Low-permeability (tight) siltstones and mudstones of the Montney Formation in western Canada are currently being exploited with multistage fractured horizontal wells. A significant challenge for development is effectively targeting zones for lateral placement and hydraulic fracture stimulation within the typically thick (up to 350 m) gross Montney interval. At the vertical resolution of common well-log suites, the Montney displays limited variability, with important centimeter-scale changes in petrophysical and geomechanical properties, which can affect reservoir quality, being undetectable.

An unprecedented high-resolution data set consisting of elemental compositions (from x-ray fluorescence), permeability (using a profile permeameter), and rock hardness (using a microrebound hammer tool) was obtained from a continuous core (230 m) sampling of the entire Montney, as well as small intervals of the bounding formations. These nondestructive tests were collected on the slabbed core at 2.5-cm intervals (approximately 10,000 measurement points). Routine core data (porosity, permeability, etc.), collected sporadically throughout the 210-m interval covering the Montney portion of the core, and a conventional log suite were also available for comparison with the high-resolution data set.

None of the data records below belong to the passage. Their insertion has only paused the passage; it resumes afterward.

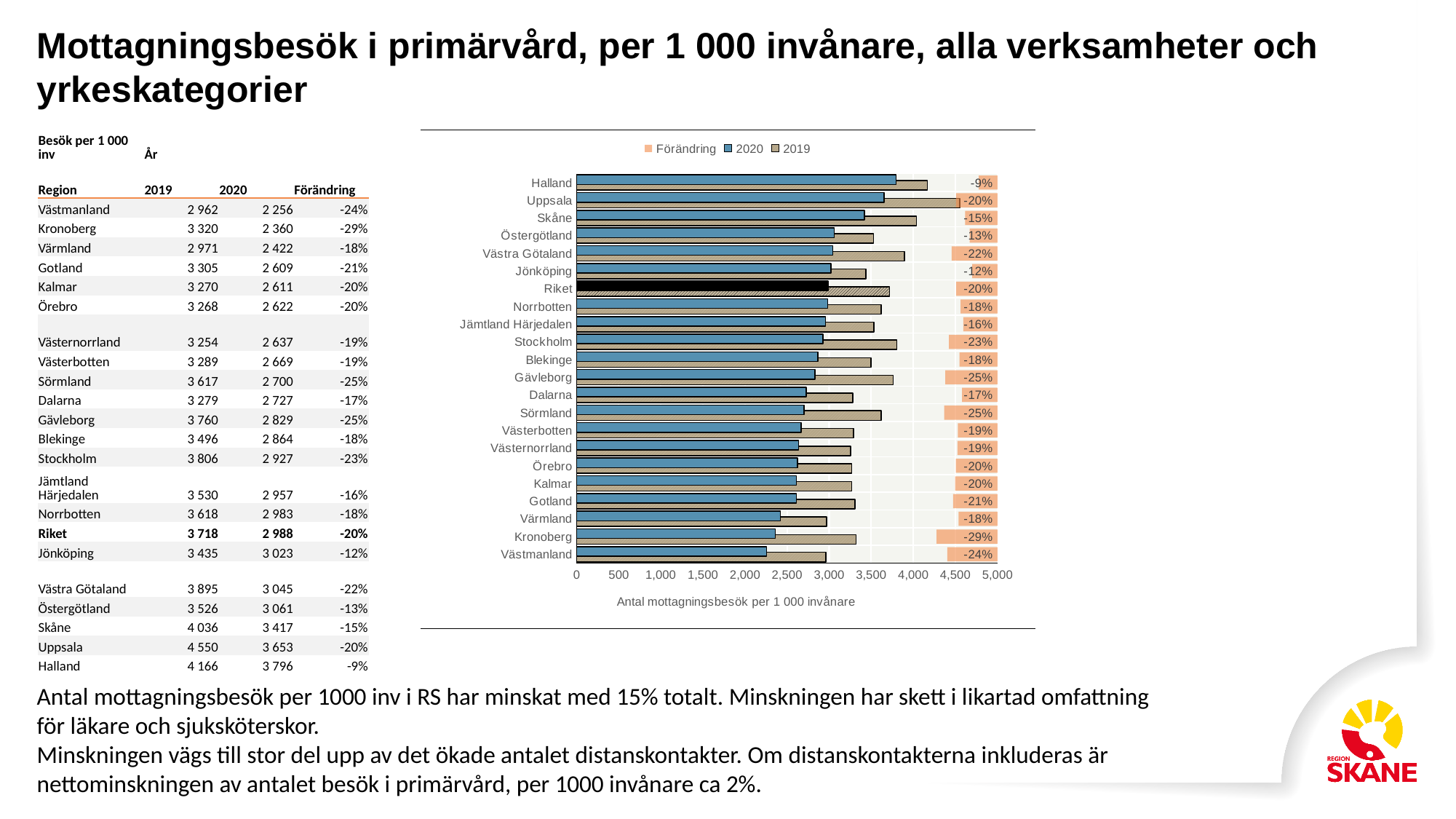
Which region has the smallest percentage decrease (Förändring) on the chart? Halland Which region has the larger 2020 value, Halland or Uppsala? Halland Is the 2020 value for Halland greater or less than 3,500? greater What is the title of the chart's horizontal axis? Antal mottagningsbesök per 1 000 invånare How many series does the chart legend list? 3 What kind of chart is shown on the slide? bar chart How many regions (categories) are plotted on the chart's vertical axis? 22 Which region has the largest percentage decrease (Förändring) on the chart? Kronoberg What is the Förändring value shown for Kronoberg? -29% What is the Förändring value shown for Skåne? -15% What is the Förändring value shown for Halland? -9% Is the 2020 value for Västmanland greater or less than 2,500? less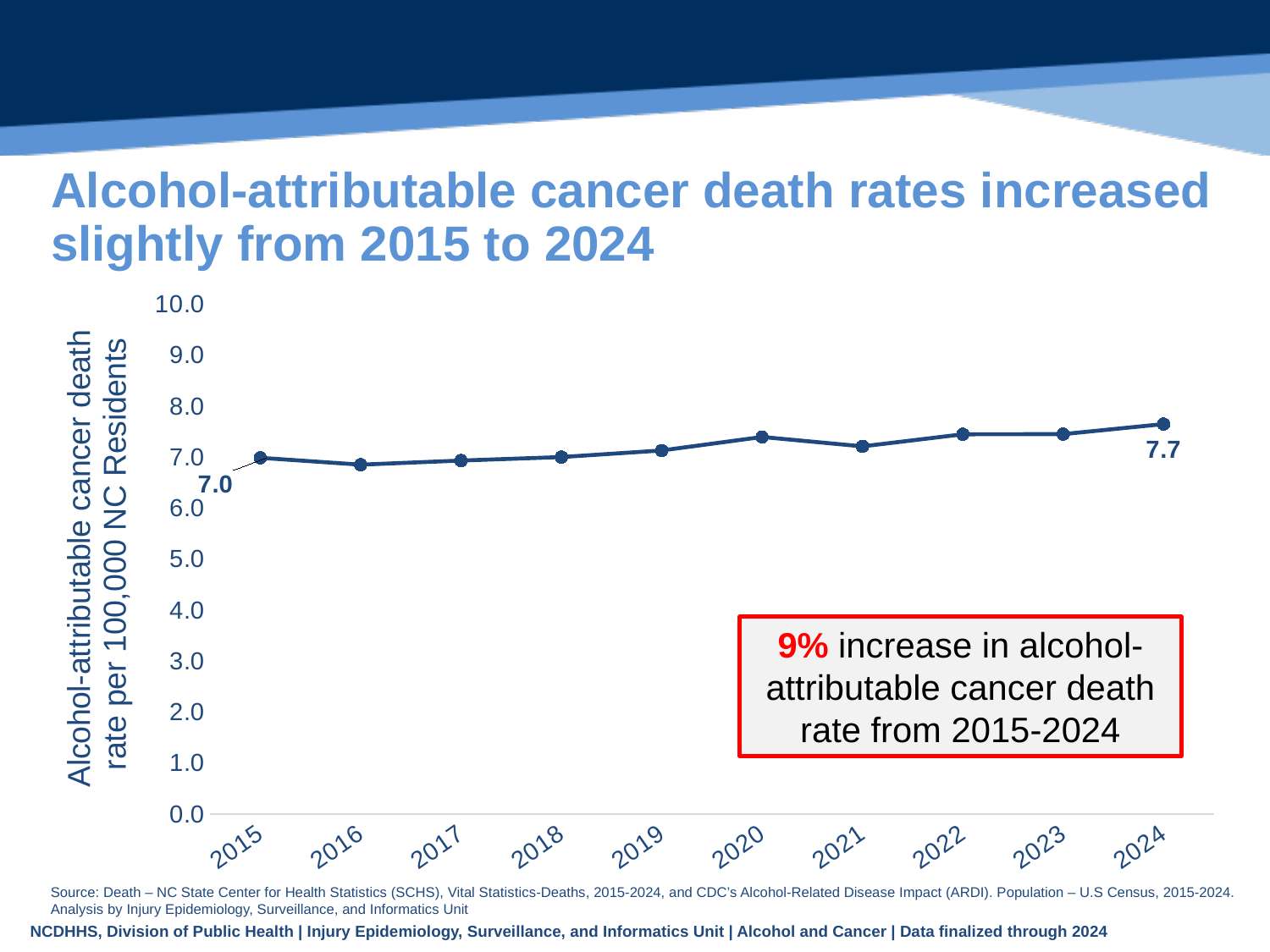
Which year has the highest alcohol-attributable cancer death rate? 2024 What is the alcohol-attributable cancer death rate for 2015? 7.0 Which is larger, the death rate in 2016 or in 2020? 2020 Is the value for 2023 greater or less than 8.0? less What is the alcohol-attributable cancer death rate for 2024? 7.7 What percentage increase in the alcohol-attributable cancer death rate from 2015-2024 is highlighted in the box on the chart? 9% What kind of chart is shown on the slide? Line chart By how much did the alcohol-attributable cancer death rate change from 2015 to 2024? 0.7 Is the value for 2020 greater or less than 7.0? greater Do the alcohol-attributable cancer death rates generally rise or fall from 2015 to 2024? Rise Which is larger, the death rate in 2015 or in 2024? 2024 How many years are plotted on the chart? 10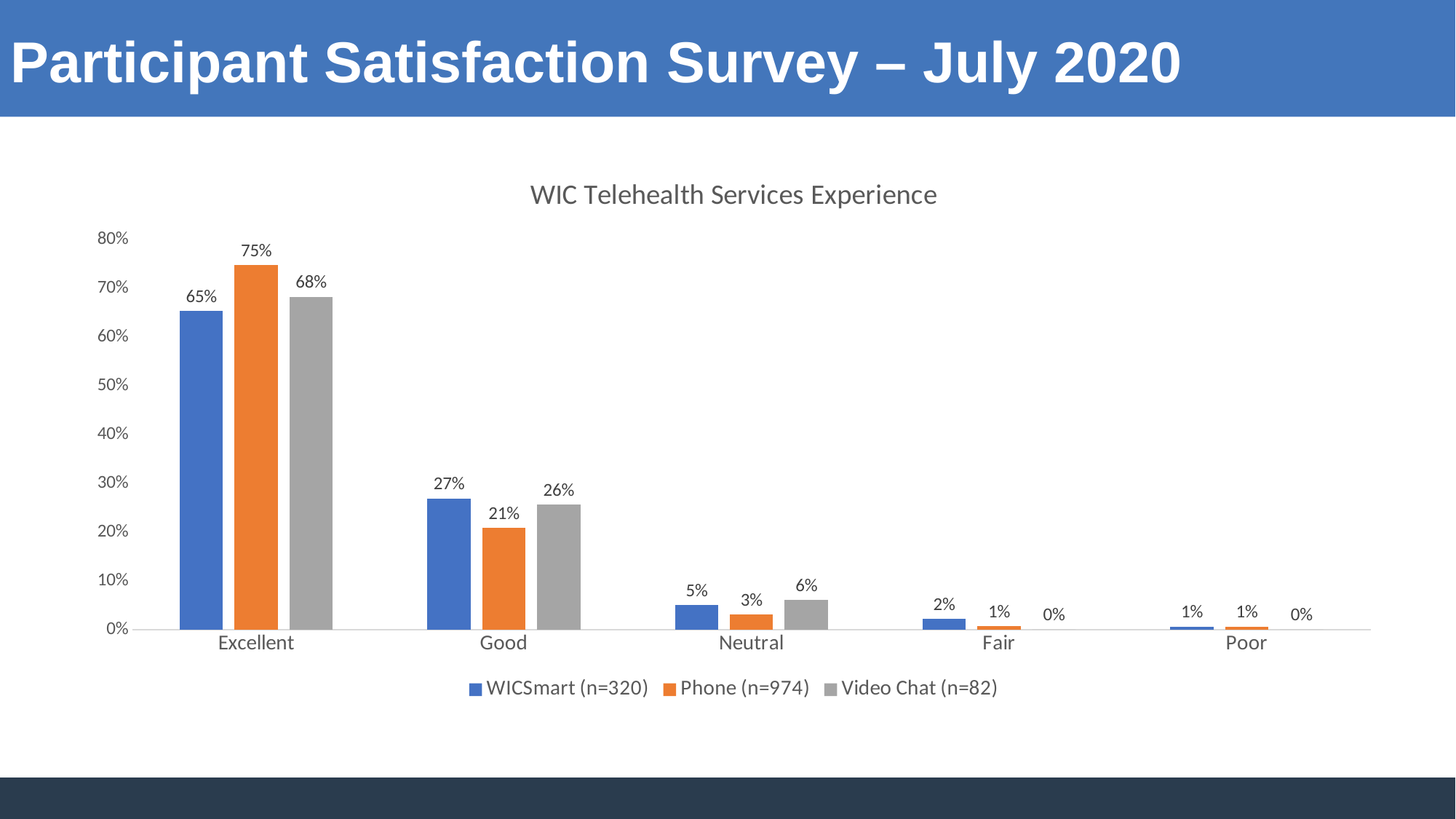
What kind of chart is shown on the slide? Bar chart Which series has the lowest value in the Good category? Phone (n=974) What is the title of the chart? WIC Telehealth Services Experience How many series does the legend list? 3 Which is larger for Neutral: the Video Chat value or the Phone value? Video Chat Is the WICSmart value for Excellent greater or less than 60%? greater How many rating categories are shown on the x axis? 5 What is the value for Video Chat in the Good category? 26% What is the difference between the Phone and WICSmart values for Excellent? 10% What percentage of Phone respondents rated their experience as Excellent? 75% What percentage of WICSmart respondents rated their experience as Neutral? 5% Which series has the highest value in the Excellent category? Phone (n=974)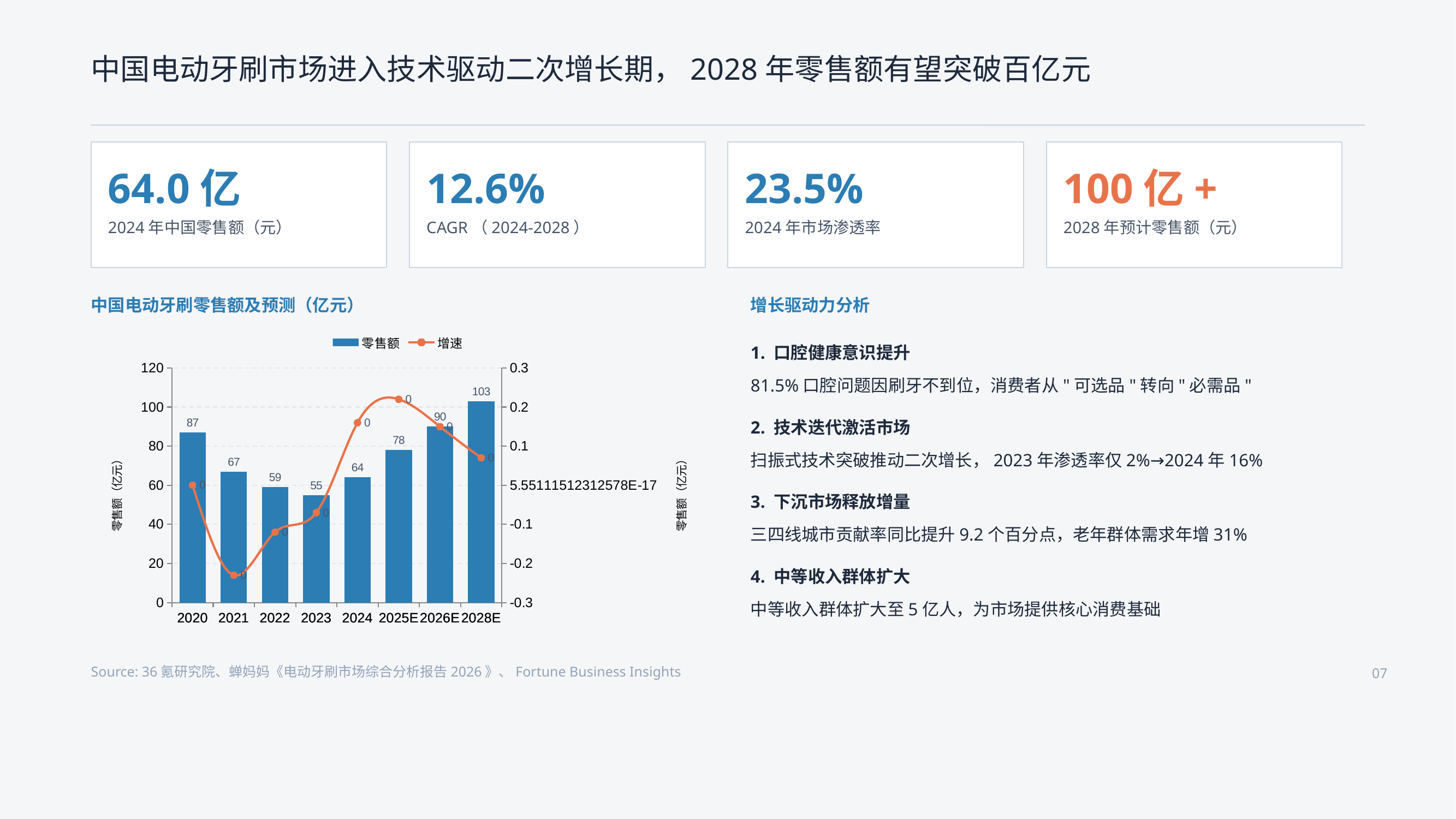
What kind of chart is the 中国电动牙刷零售额及预测（亿元） chart? bar chart with a line In the 中国电动牙刷零售额及预测（亿元） chart, what is the difference between the 零售额 values for 2028E and 2024? 39 In the 中国电动牙刷零售额及预测（亿元） chart, which has the larger 零售额 value, 2021 or 2025E? 2025E What are the two legend entries in the 中国电动牙刷零售额及预测（亿元） chart? 零售额 and 增速 How many series does the legend of the 中国电动牙刷零售额及预测（亿元） chart list? 2 What is the 零售额 value for 2023 in the 中国电动牙刷零售额及预测（亿元） chart? 55 How many years are shown on the x axis of the 中国电动牙刷零售额及预测（亿元） chart? 8 Which year has the lowest 零售额 bar in the 中国电动牙刷零售额及预测（亿元） chart? 2023 In the 中国电动牙刷零售额及预测（亿元） chart, do the 零售额 bars rise or fall from 2020 to 2023? fall What is the 零售额 value for 2028E in the 中国电动牙刷零售额及预测（亿元） chart? 103 What is the 零售额 value for 2020 in the 中国电动牙刷零售额及预测（亿元） chart? 87 Which year has the highest 零售额 bar in the 中国电动牙刷零售额及预测（亿元） chart? 2028E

Vertical profiling results demonstrate that the entire Montney Formation (Lower and Middle Members) exhibits significant centimeter-scale heterogeneity. These members are easily distinguished with the high-resolution data set, and reservoir quality trends (as quantified with permeability and rock hardness) are similarly easily inferred. As a result, targets for horizontal lateral placement can be confidently selected. In addition, the high-resolution profiling method proposed herein may have important applications for simulating hydraulic fracture height growth and for selecting appropriate and representative samples (e.g., core plugs). For the former, low-hardness, organic-rich mudstone beds and weak interfaces with more competent rock could act to blunt hydraulic fracture growth. For the latter, the centimeter-scale resolution of profiling enables sampling of lithologies for which reservoir properties vary at the centimeter scale, which is not possible through well-log analysis.